_WORK REQUIRED_:
As soon as the line containing "phylum: Chordata" appears, copy it and every following line word for word until the records end.

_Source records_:
========

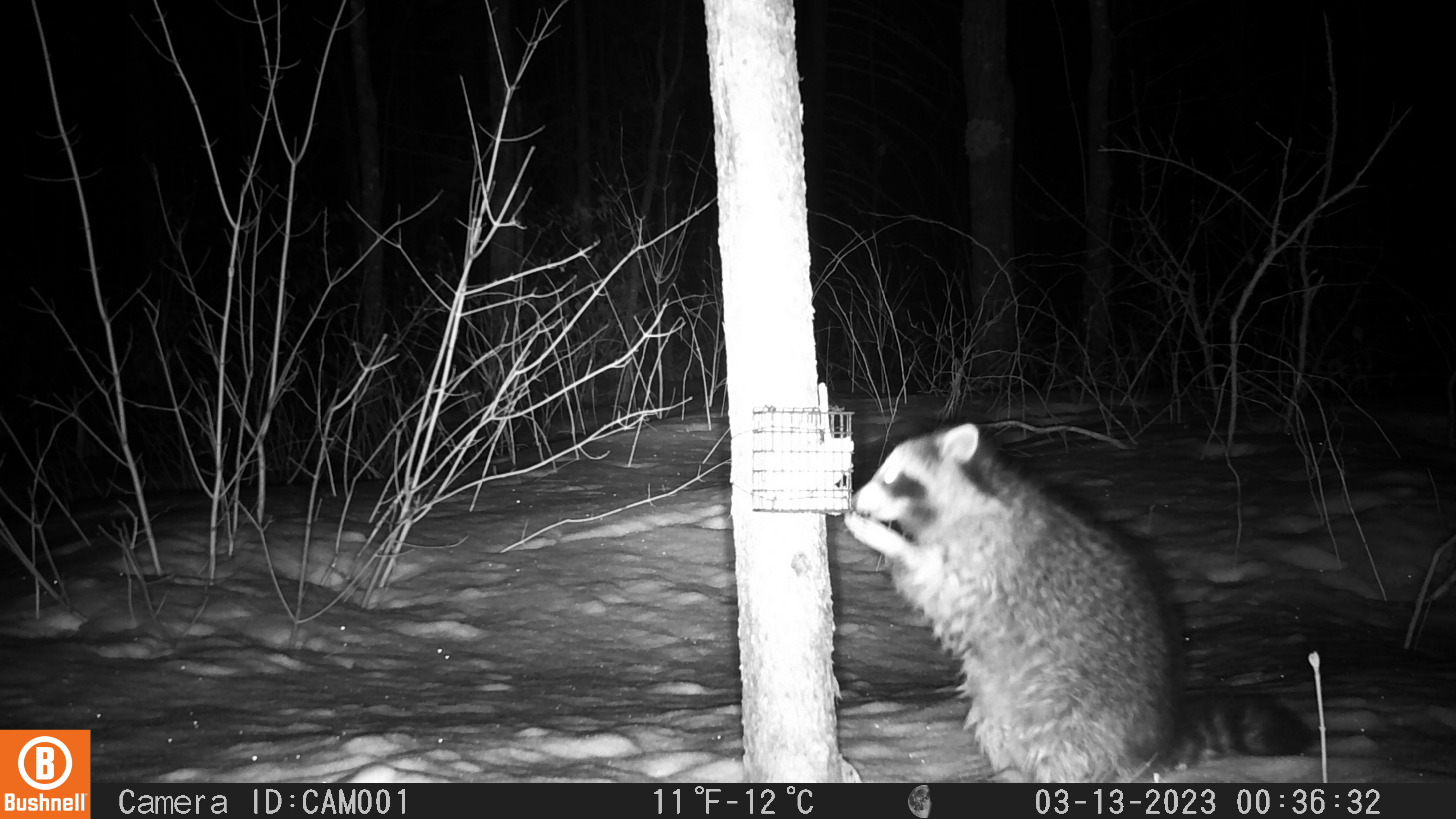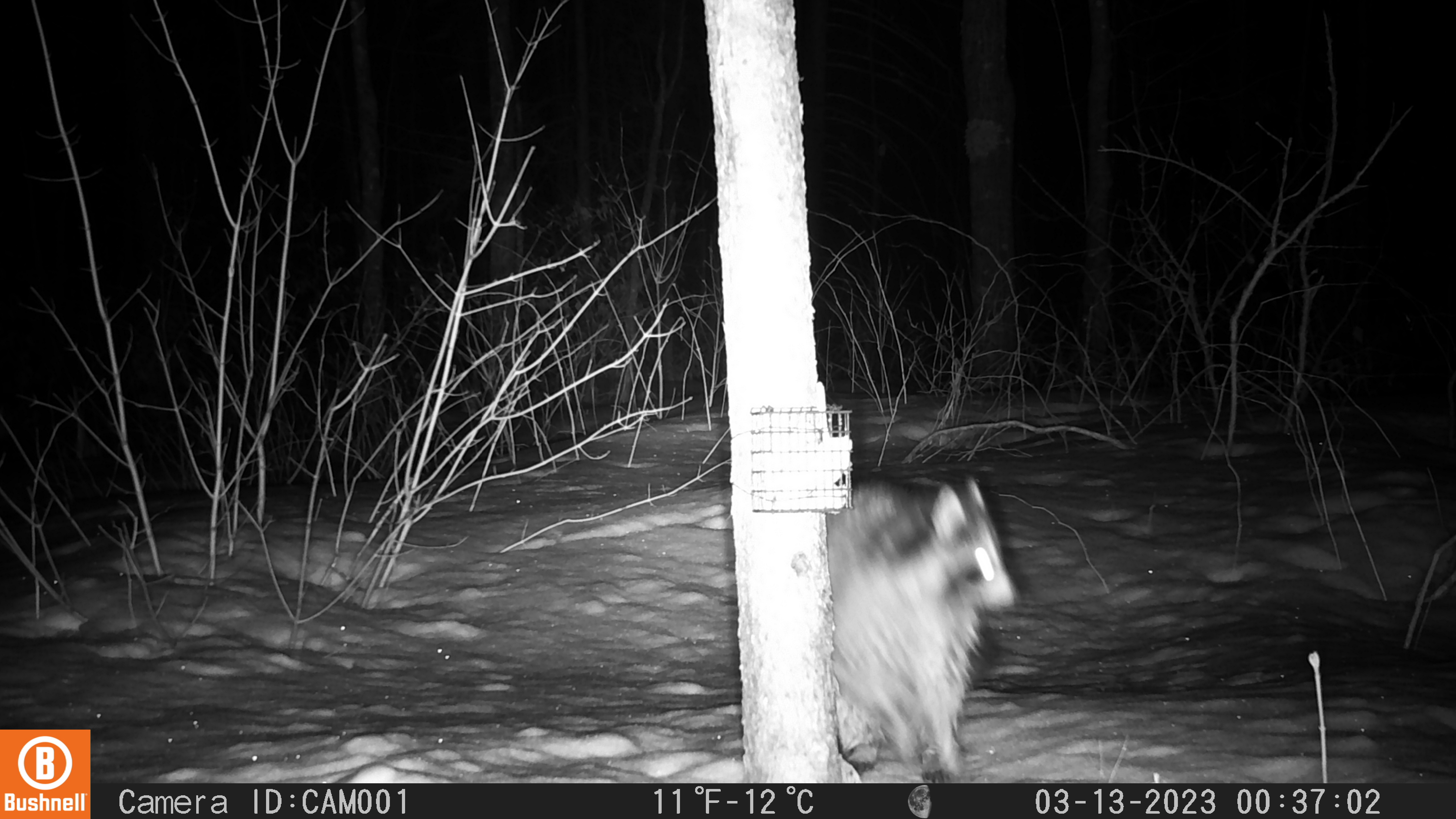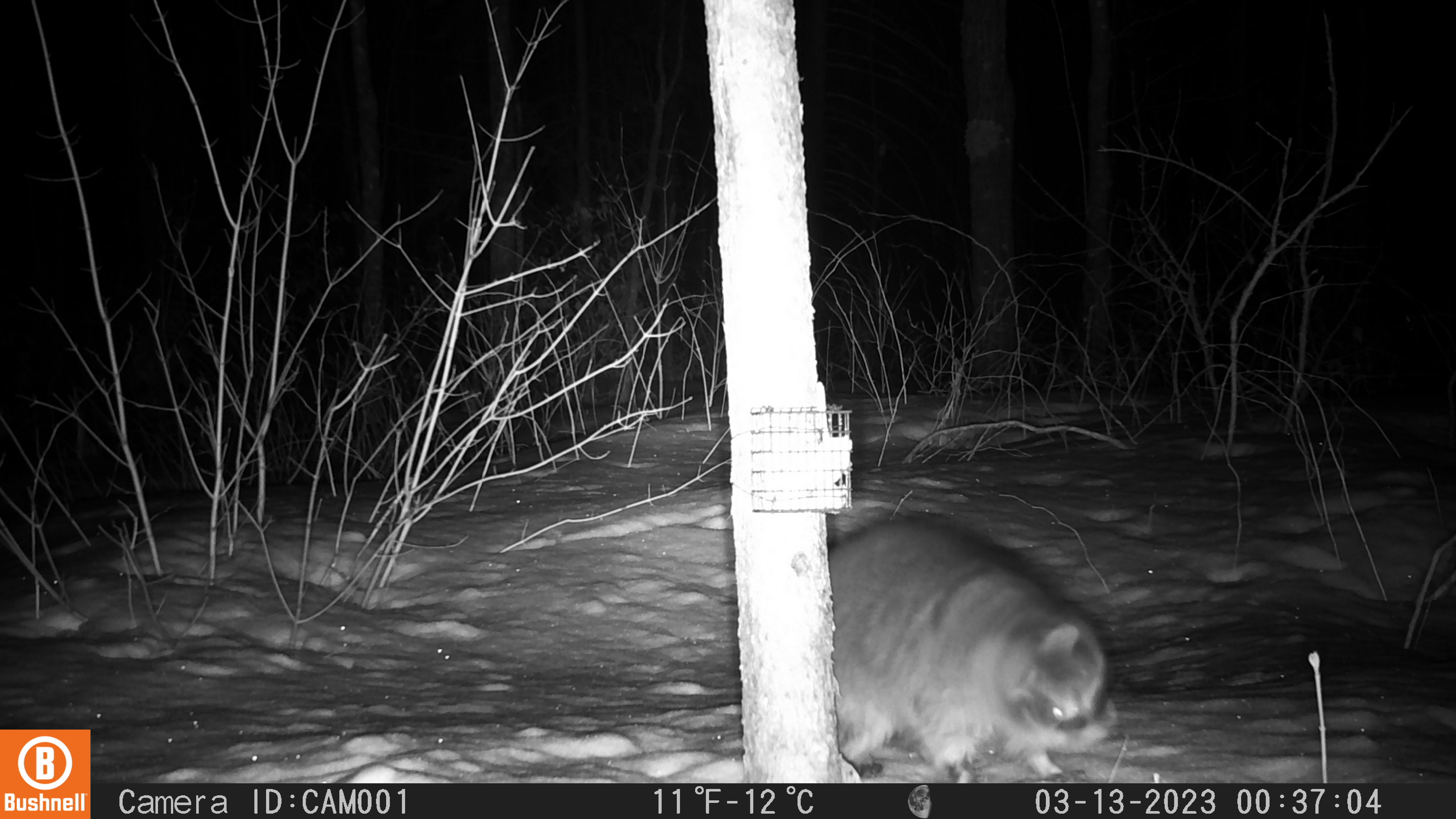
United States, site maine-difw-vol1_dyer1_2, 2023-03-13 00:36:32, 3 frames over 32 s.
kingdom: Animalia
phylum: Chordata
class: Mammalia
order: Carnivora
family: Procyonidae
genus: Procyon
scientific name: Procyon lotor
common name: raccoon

========

_SOLUTION TO THE PROBLEM_:
phylum: Chordata
class: Mammalia
order: Carnivora
family: Procyonidae
genus: Procyon
scientific name: Procyon lotor
common name: raccoon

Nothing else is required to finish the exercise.